§ TESTO CITATO
Mediatore immobiliare e amministratore di condominio: analisi e disciplina delle due figure professionali.
Dott.ssa Marta Jerovante - Consulente Giuridico 

La figura dell'amministratore condominiale e quella di agente immobiliare è stata spesso oggetto di approfondimenti da parte della dottrina e giurisprudenza.

Per tali motivi ci pare occasione proprizia analizzare alcune problematiche in merito alla convivenza dei ruoli.

La mediazione e il ruolo dell'agente immobiliare. Il proliferare,nel mercato immobiliare,delle norme in materia amministrativa, edilizia, fiscale, urbanistica ha reso quasi pressoché impossibile l'accesso al mercato da parte del singolo soggetto e reso necessaria ed indispensabile l'ausilio di un professionista qualificato: l'agente immobiliare,il quale svolge l'attività di mediazione, ed agevola, con il proprio intervento,il compimento degli atti propedeutici alla formazione del consenso definitivo.

§ ISTRUZIONI ESERCIZIO
Ricopia senza modifiche, dal testo qui sopra su agente immobiliare e amministratore di condominio, tutto ciò che va da "La figura dell'amministratore" fino a "convivenza dei ruoli.".

§ DATI DISPONIBILI
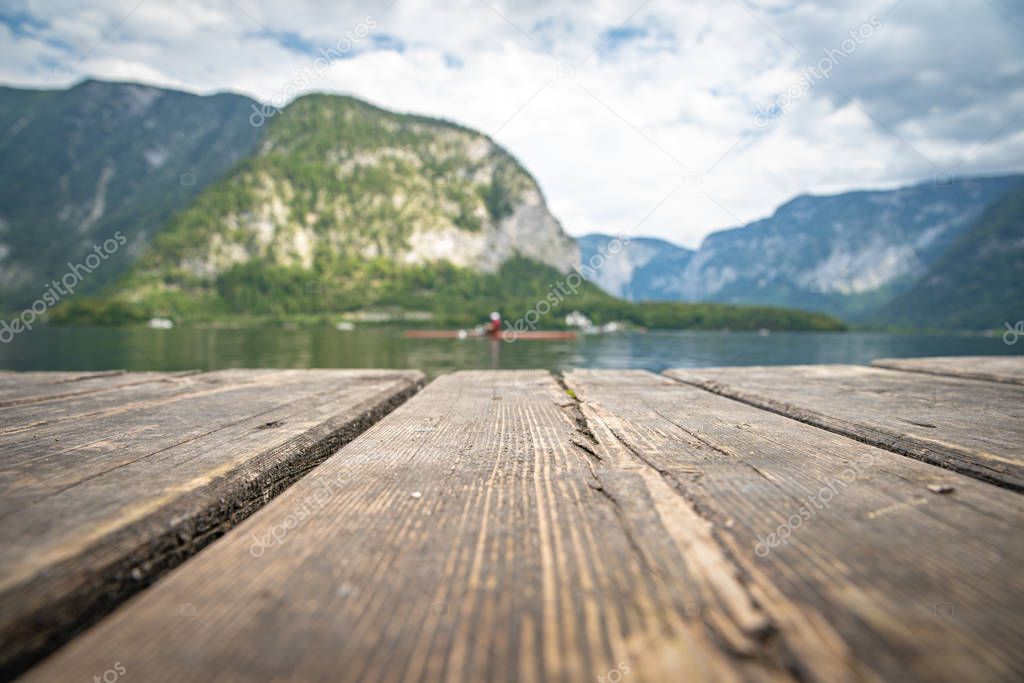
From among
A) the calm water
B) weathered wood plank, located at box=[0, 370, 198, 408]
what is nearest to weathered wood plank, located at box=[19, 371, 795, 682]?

§ RISULTATO DEL COMPITO
La figura dell'amministratore condominiale e quella di agente immobiliare è stata spesso oggetto di approfondimenti da parte della dottrina e giurisprudenza.

Per tali motivi ci pare occasione proprizia analizzare alcune problematiche in merito alla convivenza dei ruoli.